◆ YOUR GOAL ◆
Quote every one of the records below word for word, keeping each line in its original order.
□ □ □ □
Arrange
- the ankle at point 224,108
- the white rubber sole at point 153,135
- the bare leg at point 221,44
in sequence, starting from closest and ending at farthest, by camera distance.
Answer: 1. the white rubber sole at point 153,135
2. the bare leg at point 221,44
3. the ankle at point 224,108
□ □ □ □
◆ PROBLEM SOLUTION ◆
Arrange
- the ankle at point 224,108
- the white rubber sole at point 153,135
- the bare leg at point 221,44
in sequence, starting from closest and ending at farthest, by camera distance.
Answer: 1. the white rubber sole at point 153,135
2. the bare leg at point 221,44
3. the ankle at point 224,108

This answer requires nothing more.